Repeat, without changes, everything in the listing from the line containing "From where the camera" down to the line containing "34 centimetres", both of those lines included.

**MATERIAL PROVIDED**
========

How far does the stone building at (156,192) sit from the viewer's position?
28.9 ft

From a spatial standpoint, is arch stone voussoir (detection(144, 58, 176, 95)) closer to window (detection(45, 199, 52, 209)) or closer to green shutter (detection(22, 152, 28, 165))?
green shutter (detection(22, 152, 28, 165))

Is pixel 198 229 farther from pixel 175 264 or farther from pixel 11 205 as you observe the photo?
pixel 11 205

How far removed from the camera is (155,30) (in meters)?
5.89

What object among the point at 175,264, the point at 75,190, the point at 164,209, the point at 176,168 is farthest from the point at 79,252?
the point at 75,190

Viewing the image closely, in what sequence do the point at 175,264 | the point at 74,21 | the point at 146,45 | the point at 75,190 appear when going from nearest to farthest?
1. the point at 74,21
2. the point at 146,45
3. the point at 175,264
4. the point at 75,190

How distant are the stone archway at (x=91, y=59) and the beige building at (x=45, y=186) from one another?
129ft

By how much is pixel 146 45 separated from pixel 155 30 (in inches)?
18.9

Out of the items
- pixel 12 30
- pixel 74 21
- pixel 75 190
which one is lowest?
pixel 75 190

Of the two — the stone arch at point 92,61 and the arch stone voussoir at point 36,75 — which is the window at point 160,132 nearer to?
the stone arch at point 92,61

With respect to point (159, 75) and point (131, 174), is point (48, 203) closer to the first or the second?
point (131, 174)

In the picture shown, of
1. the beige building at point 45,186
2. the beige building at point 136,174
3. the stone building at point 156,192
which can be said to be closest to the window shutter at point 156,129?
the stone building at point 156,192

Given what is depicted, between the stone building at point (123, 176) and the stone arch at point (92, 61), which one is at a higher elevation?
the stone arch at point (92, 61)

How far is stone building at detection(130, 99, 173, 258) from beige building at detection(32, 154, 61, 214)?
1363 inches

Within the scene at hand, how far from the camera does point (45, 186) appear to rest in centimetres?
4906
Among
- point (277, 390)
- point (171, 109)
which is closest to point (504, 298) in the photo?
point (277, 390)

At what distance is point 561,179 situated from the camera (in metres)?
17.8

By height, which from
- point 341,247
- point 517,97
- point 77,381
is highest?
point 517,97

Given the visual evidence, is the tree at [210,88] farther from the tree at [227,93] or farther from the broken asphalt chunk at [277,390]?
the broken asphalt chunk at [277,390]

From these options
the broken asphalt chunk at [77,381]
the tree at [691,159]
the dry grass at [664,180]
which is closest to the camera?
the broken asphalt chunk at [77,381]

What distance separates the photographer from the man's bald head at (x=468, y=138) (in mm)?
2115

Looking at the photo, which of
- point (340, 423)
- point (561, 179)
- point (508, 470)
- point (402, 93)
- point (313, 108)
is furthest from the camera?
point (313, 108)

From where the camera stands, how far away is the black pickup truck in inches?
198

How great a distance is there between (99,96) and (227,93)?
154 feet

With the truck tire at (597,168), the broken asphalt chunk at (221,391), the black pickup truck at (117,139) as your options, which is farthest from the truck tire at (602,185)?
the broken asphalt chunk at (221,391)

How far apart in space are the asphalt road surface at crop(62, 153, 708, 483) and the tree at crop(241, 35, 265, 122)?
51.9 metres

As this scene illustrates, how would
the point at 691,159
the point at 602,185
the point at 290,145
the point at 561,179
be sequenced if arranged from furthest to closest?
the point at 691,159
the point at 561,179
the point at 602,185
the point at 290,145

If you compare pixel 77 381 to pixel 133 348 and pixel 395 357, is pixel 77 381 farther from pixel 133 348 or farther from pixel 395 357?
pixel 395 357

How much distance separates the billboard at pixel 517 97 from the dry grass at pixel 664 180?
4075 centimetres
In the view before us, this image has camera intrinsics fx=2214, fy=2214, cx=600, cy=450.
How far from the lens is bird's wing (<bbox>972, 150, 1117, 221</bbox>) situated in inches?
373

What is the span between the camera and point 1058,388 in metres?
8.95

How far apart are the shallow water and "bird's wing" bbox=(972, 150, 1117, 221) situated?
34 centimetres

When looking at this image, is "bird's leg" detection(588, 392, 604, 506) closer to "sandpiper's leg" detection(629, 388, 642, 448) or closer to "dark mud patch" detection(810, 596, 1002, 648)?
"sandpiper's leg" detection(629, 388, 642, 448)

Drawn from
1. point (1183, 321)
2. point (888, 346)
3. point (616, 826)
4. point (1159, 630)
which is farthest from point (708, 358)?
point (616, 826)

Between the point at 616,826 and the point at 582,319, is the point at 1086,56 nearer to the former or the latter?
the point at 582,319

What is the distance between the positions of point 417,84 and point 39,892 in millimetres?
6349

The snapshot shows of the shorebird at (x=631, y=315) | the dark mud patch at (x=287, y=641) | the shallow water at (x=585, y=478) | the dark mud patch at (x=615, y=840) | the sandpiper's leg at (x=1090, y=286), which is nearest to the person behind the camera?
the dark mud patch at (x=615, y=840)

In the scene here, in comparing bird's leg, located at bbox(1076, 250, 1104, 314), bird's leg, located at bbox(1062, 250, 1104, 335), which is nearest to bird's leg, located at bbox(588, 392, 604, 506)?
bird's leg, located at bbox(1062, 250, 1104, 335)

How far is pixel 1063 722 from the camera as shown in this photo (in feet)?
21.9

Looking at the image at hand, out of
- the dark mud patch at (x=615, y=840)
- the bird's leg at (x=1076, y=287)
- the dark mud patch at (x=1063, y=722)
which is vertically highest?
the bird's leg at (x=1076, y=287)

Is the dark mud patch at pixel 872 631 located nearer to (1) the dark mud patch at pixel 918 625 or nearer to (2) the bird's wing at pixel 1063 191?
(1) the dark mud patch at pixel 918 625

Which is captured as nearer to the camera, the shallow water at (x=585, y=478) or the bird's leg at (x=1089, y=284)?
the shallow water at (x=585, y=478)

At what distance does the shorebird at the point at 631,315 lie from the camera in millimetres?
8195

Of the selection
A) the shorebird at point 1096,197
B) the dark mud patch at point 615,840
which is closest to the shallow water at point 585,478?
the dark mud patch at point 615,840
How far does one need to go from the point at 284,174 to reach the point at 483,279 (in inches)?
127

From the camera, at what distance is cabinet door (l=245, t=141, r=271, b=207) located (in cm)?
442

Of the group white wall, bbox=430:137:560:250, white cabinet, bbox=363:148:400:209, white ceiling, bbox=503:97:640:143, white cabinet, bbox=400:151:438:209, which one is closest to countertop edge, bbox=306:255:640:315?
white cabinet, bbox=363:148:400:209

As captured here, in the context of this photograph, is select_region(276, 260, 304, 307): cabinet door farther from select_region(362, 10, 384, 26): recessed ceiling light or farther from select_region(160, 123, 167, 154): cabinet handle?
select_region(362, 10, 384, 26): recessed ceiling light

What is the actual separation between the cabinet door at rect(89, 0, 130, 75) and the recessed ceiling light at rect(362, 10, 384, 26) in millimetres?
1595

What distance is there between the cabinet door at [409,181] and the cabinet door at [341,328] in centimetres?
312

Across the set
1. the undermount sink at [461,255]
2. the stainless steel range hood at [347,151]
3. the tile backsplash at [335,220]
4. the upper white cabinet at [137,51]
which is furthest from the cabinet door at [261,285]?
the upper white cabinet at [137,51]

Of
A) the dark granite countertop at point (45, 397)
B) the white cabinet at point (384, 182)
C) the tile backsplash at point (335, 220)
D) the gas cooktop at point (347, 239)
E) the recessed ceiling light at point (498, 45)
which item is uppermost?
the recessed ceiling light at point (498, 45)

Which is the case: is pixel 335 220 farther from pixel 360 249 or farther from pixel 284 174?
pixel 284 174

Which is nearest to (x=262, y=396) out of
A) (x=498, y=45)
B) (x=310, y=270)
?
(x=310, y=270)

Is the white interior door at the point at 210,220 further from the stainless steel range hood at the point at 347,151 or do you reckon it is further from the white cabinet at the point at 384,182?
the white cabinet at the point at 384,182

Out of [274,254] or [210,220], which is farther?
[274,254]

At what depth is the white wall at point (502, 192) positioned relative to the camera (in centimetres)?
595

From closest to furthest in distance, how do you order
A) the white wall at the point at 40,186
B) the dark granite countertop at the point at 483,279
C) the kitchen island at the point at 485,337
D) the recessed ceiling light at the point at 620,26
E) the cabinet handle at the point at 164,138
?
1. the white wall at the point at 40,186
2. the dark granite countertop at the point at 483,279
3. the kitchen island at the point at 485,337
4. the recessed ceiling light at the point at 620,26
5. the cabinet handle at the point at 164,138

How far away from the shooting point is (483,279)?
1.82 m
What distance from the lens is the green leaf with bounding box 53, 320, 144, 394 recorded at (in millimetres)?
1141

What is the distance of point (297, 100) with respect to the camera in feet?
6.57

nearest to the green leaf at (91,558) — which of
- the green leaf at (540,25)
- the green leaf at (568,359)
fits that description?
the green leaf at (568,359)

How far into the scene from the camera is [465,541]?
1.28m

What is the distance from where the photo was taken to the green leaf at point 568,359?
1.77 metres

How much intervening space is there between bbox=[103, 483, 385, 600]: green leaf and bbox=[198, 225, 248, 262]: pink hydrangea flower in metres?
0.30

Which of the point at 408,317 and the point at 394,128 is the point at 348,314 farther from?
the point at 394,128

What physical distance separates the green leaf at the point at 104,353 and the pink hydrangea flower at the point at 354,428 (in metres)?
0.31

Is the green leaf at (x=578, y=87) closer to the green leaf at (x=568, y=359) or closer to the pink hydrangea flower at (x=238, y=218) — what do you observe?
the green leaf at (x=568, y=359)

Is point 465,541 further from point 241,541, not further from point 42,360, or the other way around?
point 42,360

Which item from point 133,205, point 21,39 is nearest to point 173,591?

========

**EXERCISE SOLUTION**
From where the camera stands, how far away is the black pickup truck in inches?
198

How great a distance is there between (99,96) and (227,93)?
154 feet

With the truck tire at (597,168), the broken asphalt chunk at (221,391), the black pickup truck at (117,139) as your options, which is farthest from the truck tire at (602,185)?
the broken asphalt chunk at (221,391)

How far apart in space are the asphalt road surface at crop(62, 153, 708, 483) and the tree at crop(241, 35, 265, 122)?
51.9 metres

As this scene illustrates, how would
the point at 691,159
the point at 602,185
the point at 290,145
the point at 561,179
be sequenced if arranged from furthest to closest?
the point at 691,159
the point at 561,179
the point at 602,185
the point at 290,145

If you compare pixel 77 381 to pixel 133 348 and pixel 395 357, is pixel 77 381 farther from pixel 133 348 or farther from pixel 395 357?
pixel 395 357

How much distance separates the billboard at pixel 517 97 from the dry grass at pixel 664 180?
4075 centimetres
In the view before us, this image has camera intrinsics fx=2214, fy=2214, cx=600, cy=450.
How far from the lens is bird's wing (<bbox>972, 150, 1117, 221</bbox>) situated in inches?
373

What is the span between the camera and point 1058,388 in metres?
8.95

How far apart are the shallow water and "bird's wing" bbox=(972, 150, 1117, 221) situated?
34 centimetres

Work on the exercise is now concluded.